I am having a great time teaching a study plan based upon  a combination of how I think we naturally learn and basic old school hermeneutical methods. My thought is that very few of us think like old school theologians. Not that I have a problem with what they come up with it's just that not many of us think that way. It's just like most educational systems are actually only designed for a very small group of people (in my opinion). The rest of us have to just sort of muddle our way through trying to figure out what we are supposed to learn and what the teacher/professor is trying to say and how they want us to communicate to them what we think we learned. 

That said, I have broken down a process that takes advantage of the way most people naturally learn. The first thing we do is connect to what ever we are reading. We are reminded of things we read, we did, or we heard about (or saw like a TV show or movie). For example last week we studied 1 Thessalonians 4:13-18. 
13But we do not want you to be uninformed, brothers, about those who are asleep, that you may not grieve as others do who have no hope. 14For since we believe that Jesus died and rose again, even so, through Jesus, God will bring with him those who have fallen asleep. 15For this we declare to you by a word from the Lord,d that we who are alive, who are left until the coming of the Lord, will not precede those who have fallen asleep. 16For the Lord himself will descend from heaven with a cry of command, with the voice of an archangel, and with the sound of the trumpet of God. And the dead in Christ will rise first.17Then we who are alive, who are left, will be caught up together with them in the clouds to meet the Lord in the air, and so we will always be with the Lord. 18Therefore encourage one another with these words.

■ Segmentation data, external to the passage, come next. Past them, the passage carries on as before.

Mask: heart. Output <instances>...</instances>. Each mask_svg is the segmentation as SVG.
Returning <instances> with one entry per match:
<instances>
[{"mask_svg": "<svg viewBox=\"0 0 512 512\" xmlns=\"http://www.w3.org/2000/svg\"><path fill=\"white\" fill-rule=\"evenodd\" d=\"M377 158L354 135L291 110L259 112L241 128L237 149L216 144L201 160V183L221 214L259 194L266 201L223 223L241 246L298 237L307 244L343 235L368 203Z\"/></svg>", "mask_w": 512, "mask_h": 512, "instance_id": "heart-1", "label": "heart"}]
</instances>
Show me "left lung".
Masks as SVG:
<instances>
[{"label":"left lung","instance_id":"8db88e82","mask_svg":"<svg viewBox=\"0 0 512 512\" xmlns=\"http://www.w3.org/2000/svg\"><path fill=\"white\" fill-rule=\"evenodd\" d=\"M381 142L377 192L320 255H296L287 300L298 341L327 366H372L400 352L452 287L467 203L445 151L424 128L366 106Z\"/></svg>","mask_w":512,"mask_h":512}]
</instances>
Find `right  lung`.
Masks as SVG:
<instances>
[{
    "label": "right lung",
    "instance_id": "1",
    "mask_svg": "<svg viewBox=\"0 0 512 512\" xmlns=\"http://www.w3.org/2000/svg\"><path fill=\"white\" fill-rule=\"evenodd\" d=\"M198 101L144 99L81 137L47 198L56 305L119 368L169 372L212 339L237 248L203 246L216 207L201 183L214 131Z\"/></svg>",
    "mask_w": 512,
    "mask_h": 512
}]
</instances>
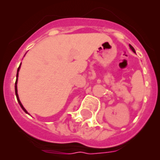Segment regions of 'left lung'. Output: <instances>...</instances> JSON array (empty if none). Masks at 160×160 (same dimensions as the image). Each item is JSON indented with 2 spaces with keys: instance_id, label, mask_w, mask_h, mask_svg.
<instances>
[{
  "instance_id": "8db88e82",
  "label": "left lung",
  "mask_w": 160,
  "mask_h": 160,
  "mask_svg": "<svg viewBox=\"0 0 160 160\" xmlns=\"http://www.w3.org/2000/svg\"><path fill=\"white\" fill-rule=\"evenodd\" d=\"M129 46H130L131 49H132V51H133V52H135V49H134V48H133V47H132V46H131V45H129Z\"/></svg>"
}]
</instances>
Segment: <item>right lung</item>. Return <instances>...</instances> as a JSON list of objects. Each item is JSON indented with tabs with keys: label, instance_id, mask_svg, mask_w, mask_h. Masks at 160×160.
I'll use <instances>...</instances> for the list:
<instances>
[{
	"label": "right lung",
	"instance_id": "right-lung-1",
	"mask_svg": "<svg viewBox=\"0 0 160 160\" xmlns=\"http://www.w3.org/2000/svg\"><path fill=\"white\" fill-rule=\"evenodd\" d=\"M20 67H21V64L20 66H19V67L18 68V71H17V79H16V81H15V94H16V97H17V100H18V102L19 103V104H20L21 108H22V109H23V111H25V113H27L28 114V111L25 109V108L23 107V105L22 104V103H21L20 100H19V98H18V90H17V83H18V71H19V69H20Z\"/></svg>",
	"mask_w": 160,
	"mask_h": 160
}]
</instances>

When I read these verses verse 17 Reminds me of John 14:2, My Father’s house has many rooms; if that were not so, would I have told you that I am going to prepare a place for you. 

The whole section reminds me of the world today in that I have heard many different views about what happens to people when the die. From when you die you die and no longer exist to when you die you become one with the cosmos. 

But Paul wants us to know, to be assured that death, as a Christian, is more like falling asleep. In that we have hope because we will meet the Lord and those who have already fallen asleep in him. The truth that we will be with the Lord forever, with every tear wiped away and knowing fullness and completeness, being how we were created to be is real hope, real encouragement.